<<<<

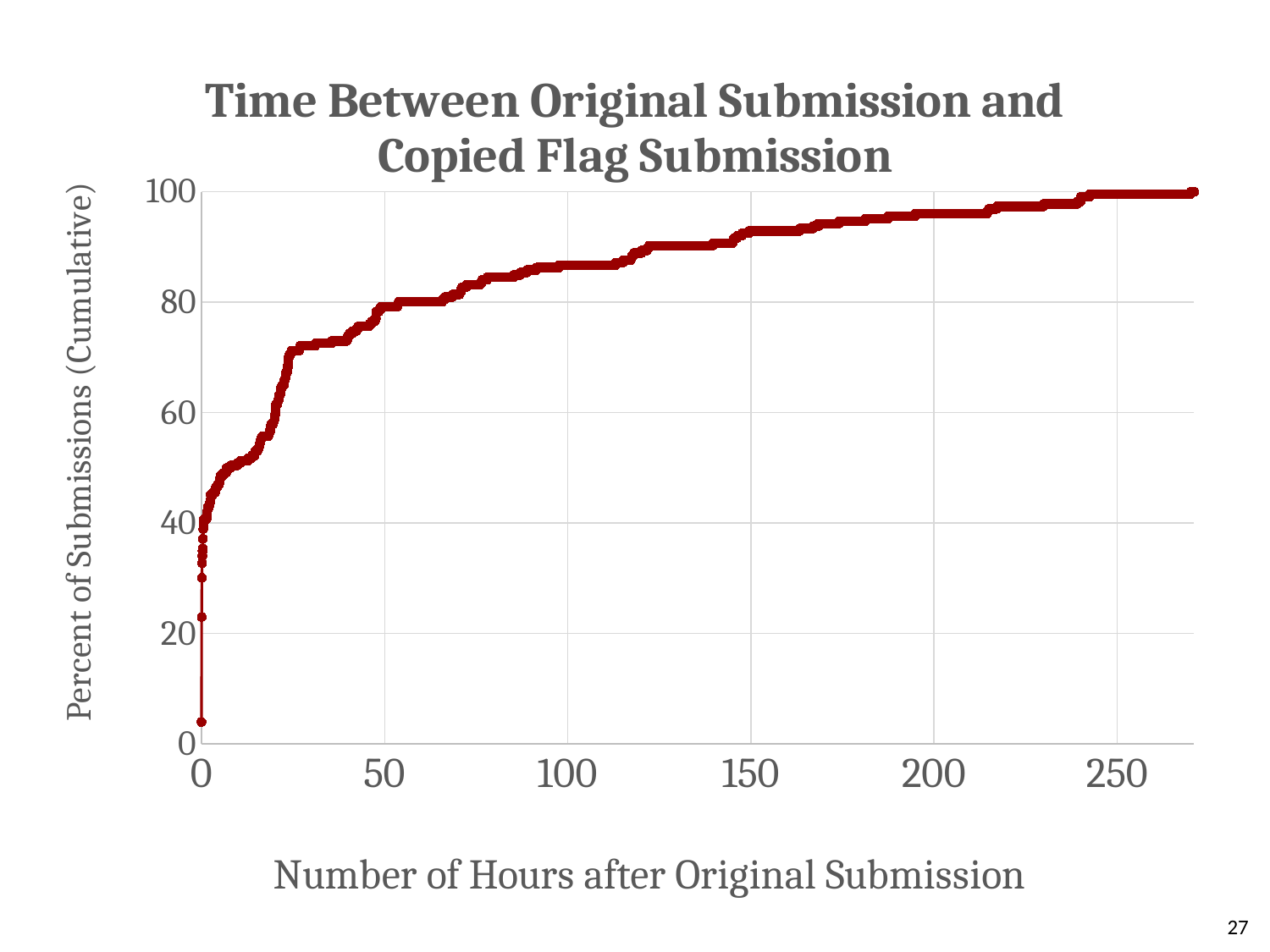
Is the cumulative percent at 25 hours greater or less than 80? less Is the cumulative percent at 200 hours greater or less than 80? greater What kind of chart is shown on the slide? line chart Is the cumulative percent at 100 hours greater or less than 80? greater What is the label of the x axis? Number of Hours after Original Submission What is the title of the chart? Time Between Original Submission and Copied Flag Submission Do the plotted values rise or fall as the number of hours increases? rise Which is larger, the cumulative percent at 100 hours or at 200 hours? 200 hours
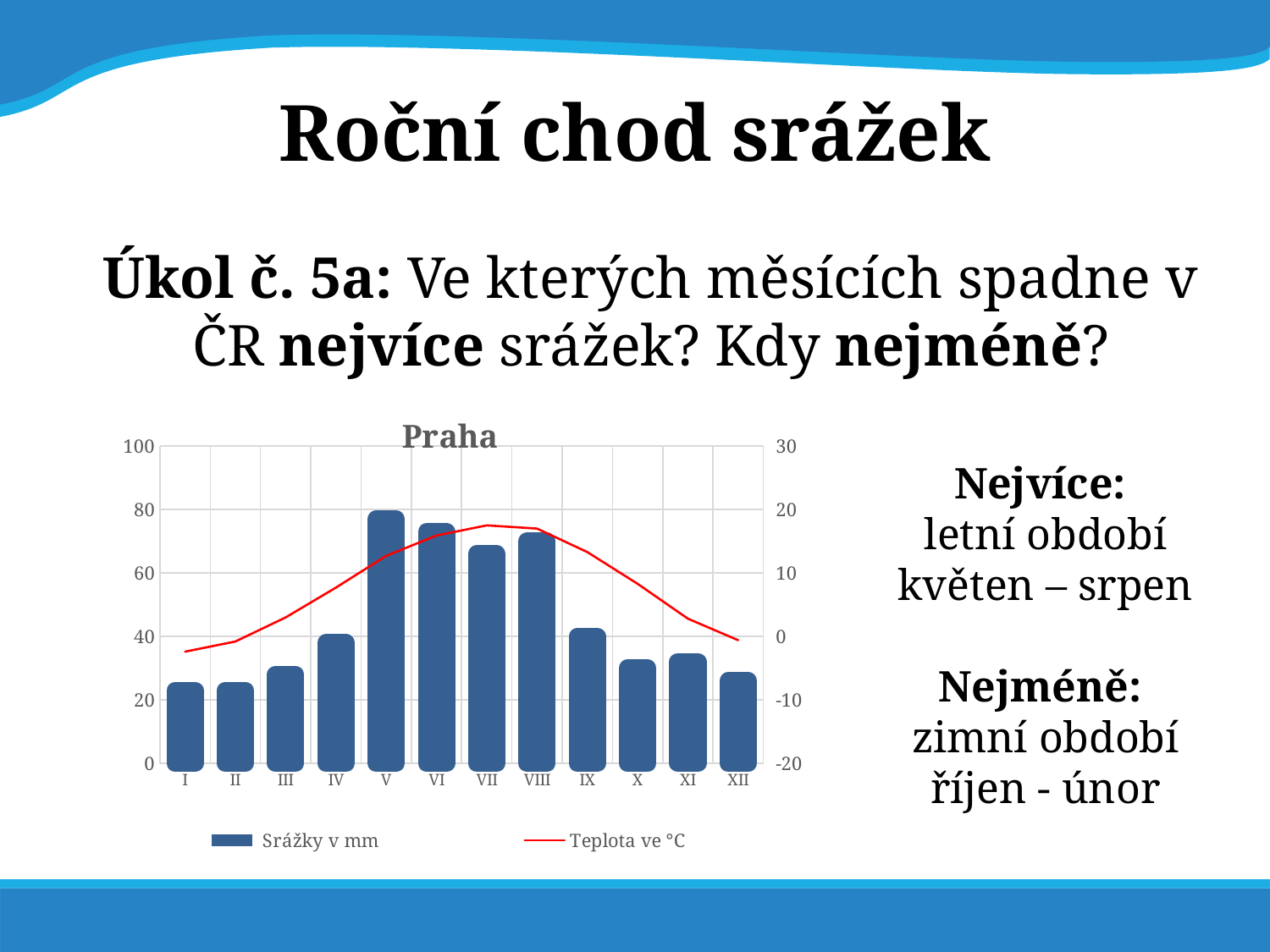
What kind of chart is shown on the slide? A bar chart combined with a line What are the two series named in the legend? Srážky v mm and Teplota ve °C Which has the larger precipitation bar, month V or month IX? V Do the precipitation bars rise or fall from month I to month V? rise Is the precipitation value for month X greater or less than 40? less Is the precipitation value for month V greater or less than 60? greater Which has the larger precipitation bar, month VIII or month III? VIII Which month has the highest precipitation (Srážky v mm) bar? V What is the title of the chart? Praha How many months (categories) are shown on the x axis? 12 How many series does the chart legend list? 2 Is the precipitation value for month IV greater or less than 60? less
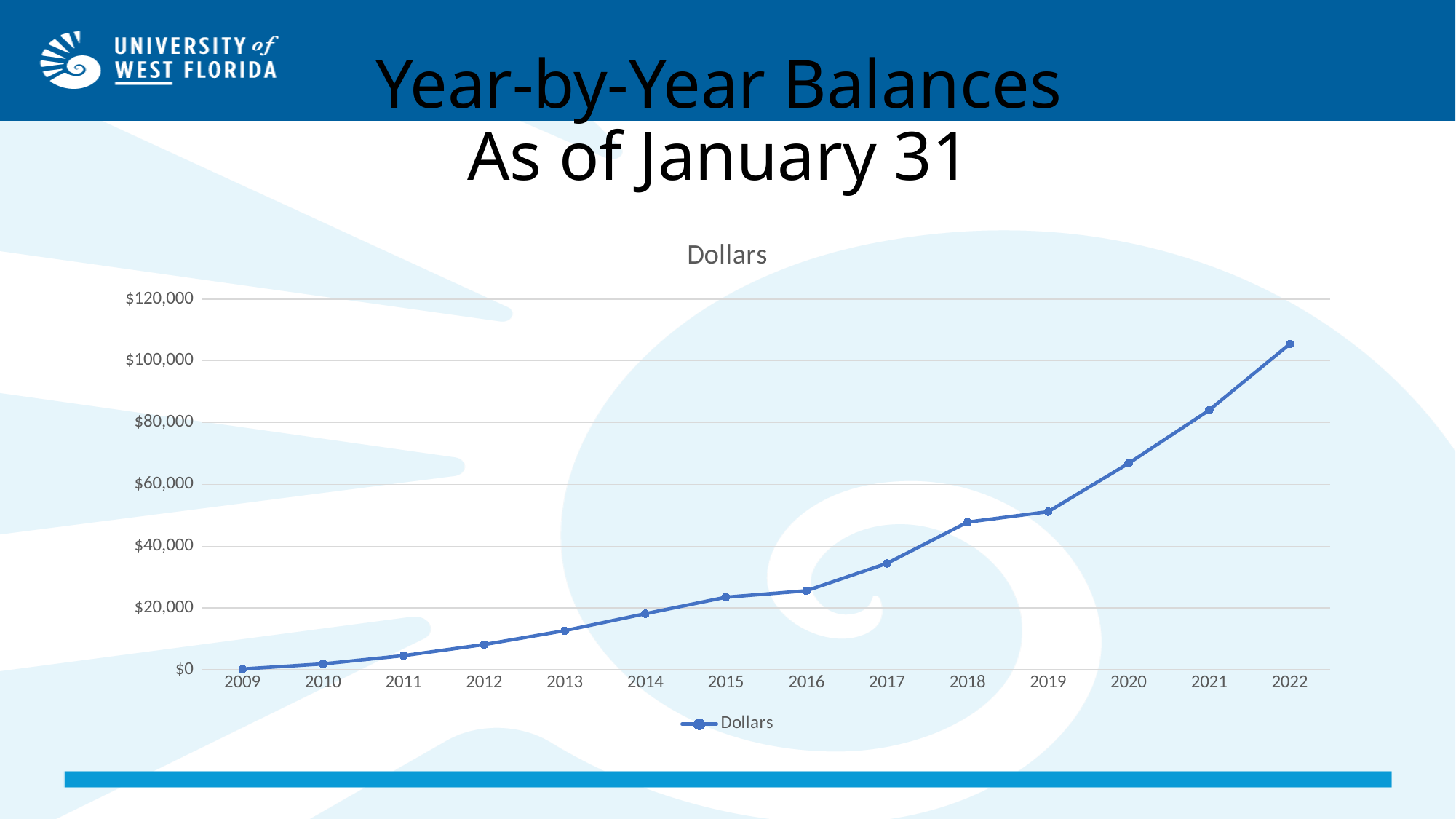
Do the balances rise or fall from 2009 to 2022? rise What is the title of the chart? Dollars How many series does the legend list? 1 Which year has the lowest balance? 2009 Is the value for 2019 greater or less than $40,000? greater Which is larger, the balance in 2018 or the balance in 2021? 2021 Is the value for 2017 greater or less than $40,000? less Is the value for 2022 greater or less than $100,000? greater What kind of chart is shown on the slide? line chart Which year has the highest balance? 2022 How many years are plotted on the x axis? 14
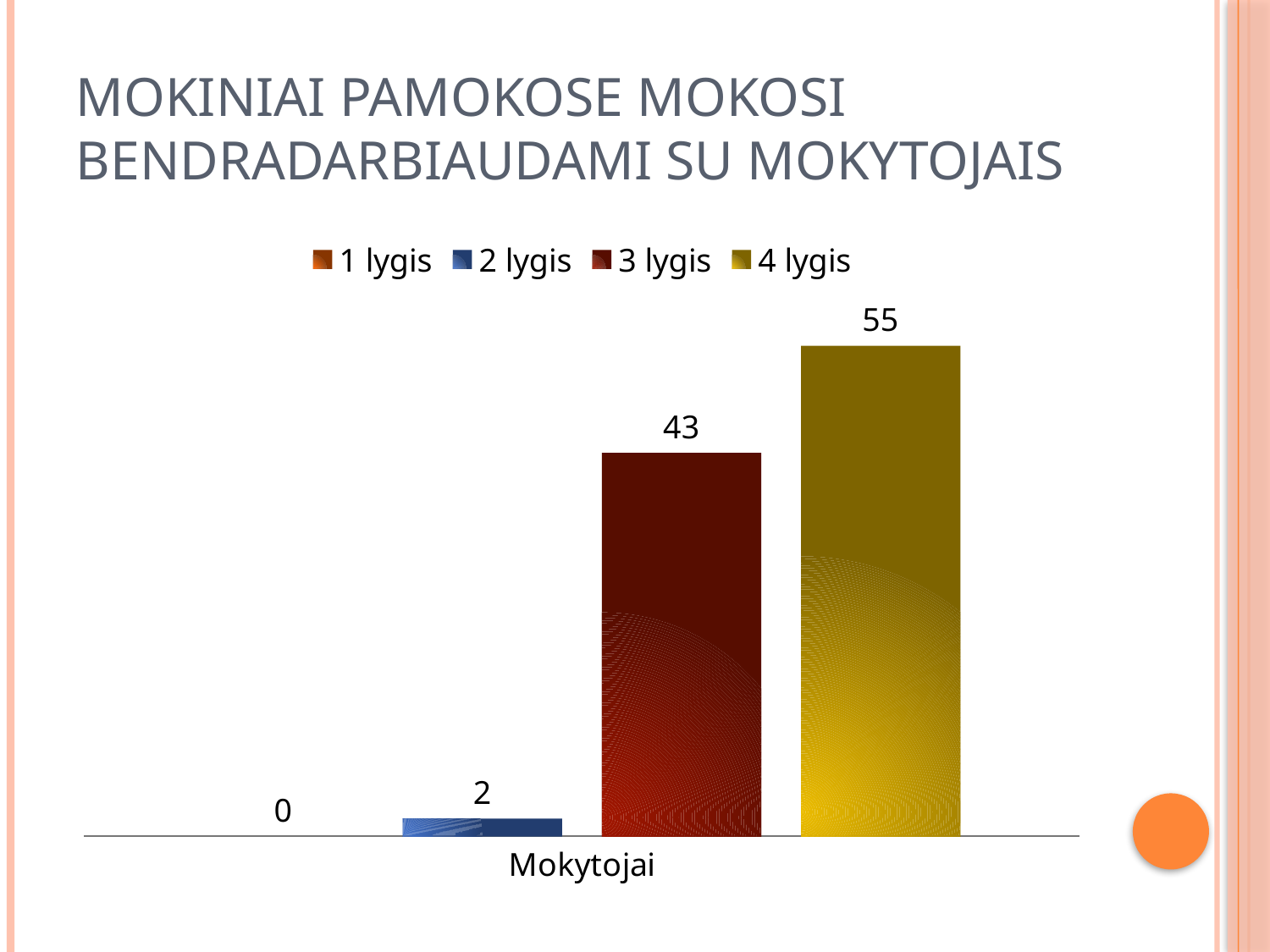
Which is larger, the value for 3 lygis or the value for 2 lygis? 3 lygis What is the difference between the values for 3 lygis and 2 lygis? 41 What kind of chart is shown on the slide? bar chart What is the category label shown on the x axis? Mokytojai What is the value for 1 lygis in the Mokytojai category? 0 What is the value for 3 lygis in the Mokytojai category? 43 What is the difference between the values for 4 lygis and 3 lygis? 12 Which series has the highest value? 4 lygis What is the value for 4 lygis in the Mokytojai category? 55 Which series has the lowest value? 1 lygis How many series does the legend list? 4 What is the value for 2 lygis in the Mokytojai category? 2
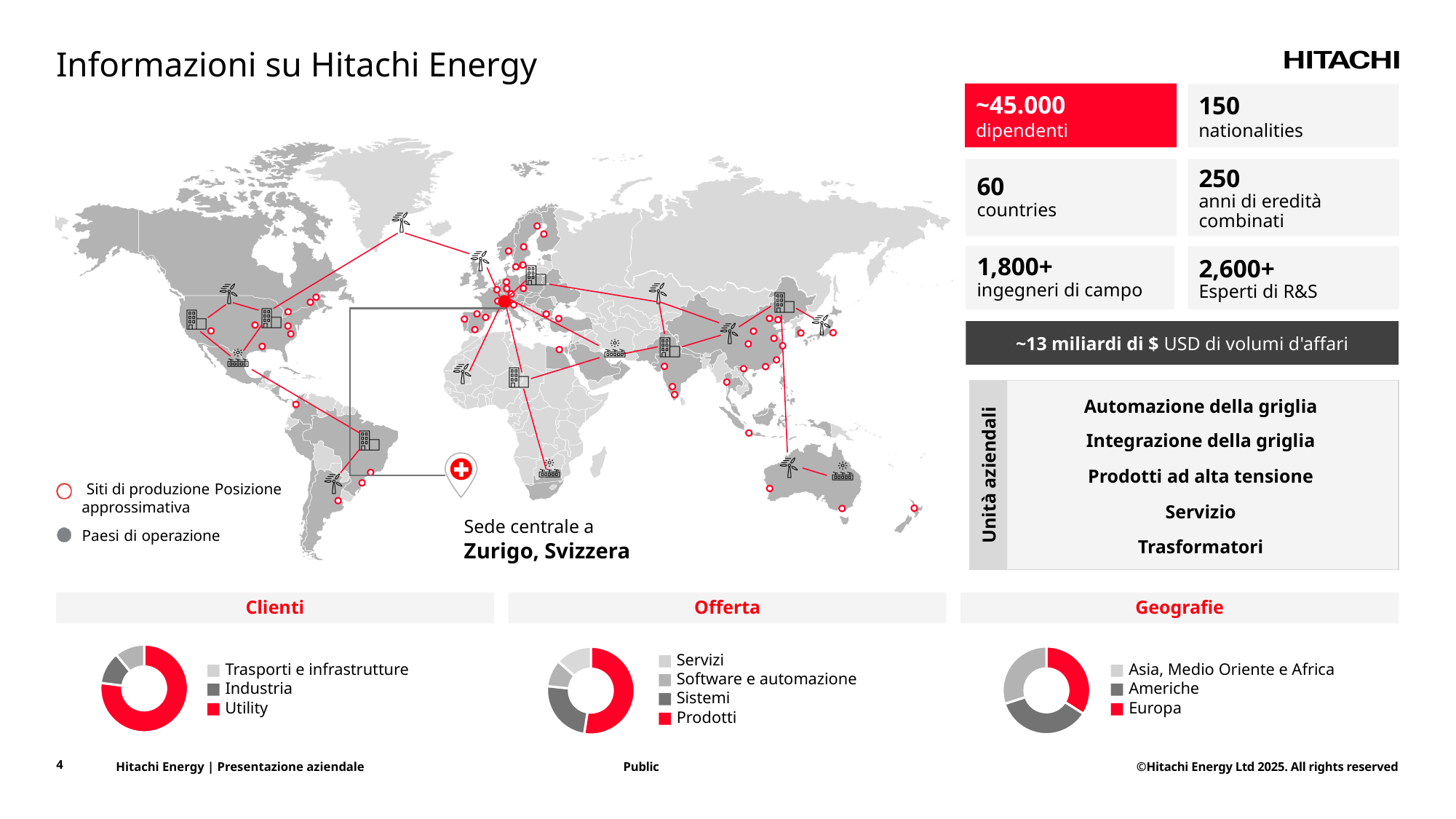
In the 'Offerta' chart, which colour represents Prodotti? Red How many categories does the legend of the 'Geografie' chart list? 3 In the 'Geografie' chart, which category has the smallest share? Asia, Medio Oriente e Africa How many categories does the legend of the 'Clienti' chart list? 3 In the 'Clienti' chart, which is larger: Utility or Industria? Utility In the 'Offerta' chart, which is larger: Sistemi or Servizi? Sistemi How many categories does the legend of the 'Offerta' chart list? 4 In the 'Geografie' chart, which is larger: Europa or Asia, Medio Oriente e Africa? Europa What kind of chart is shown under the 'Clienti' heading? Pie chart (donut) In the 'Offerta' chart, which category has the largest share? Prodotti In the 'Clienti' chart, which category has the largest share? Utility What kind of chart is shown under the 'Geografie' heading? Pie chart (donut)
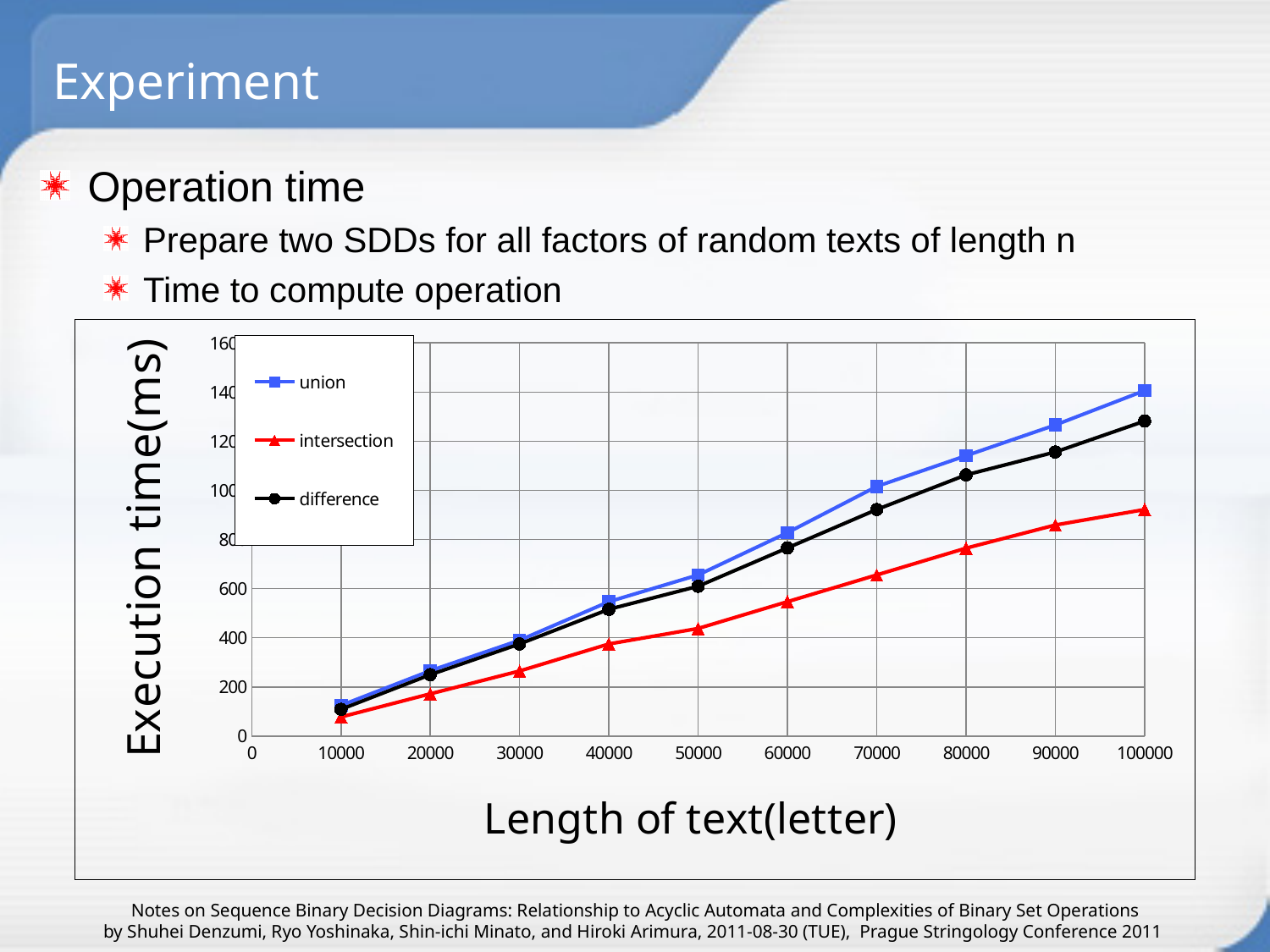
At a text length of 100000, which has the larger execution time, union or difference? union Which series has the lowest execution time at a text length of 100000? intersection Is the execution time for intersection at a text length of 70000 greater or less than 800? less How many series does the legend list? 3 Does the execution time for intersection rise or fall as the length of text increases? rise What kind of chart is shown on the slide? line chart Which series has the highest execution time at a text length of 100000? union Is the execution time for intersection at a text length of 100000 greater or less than 1000? less Is the execution time for union at a text length of 100000 greater or less than 1200? greater What is the label of the y axis? Execution time(ms) How many data points are plotted for the union series? 10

>>>>

Required action. Count the lines of the records above that contain the string "from", matching case exactly. Reply with the number only.

Your solution. 2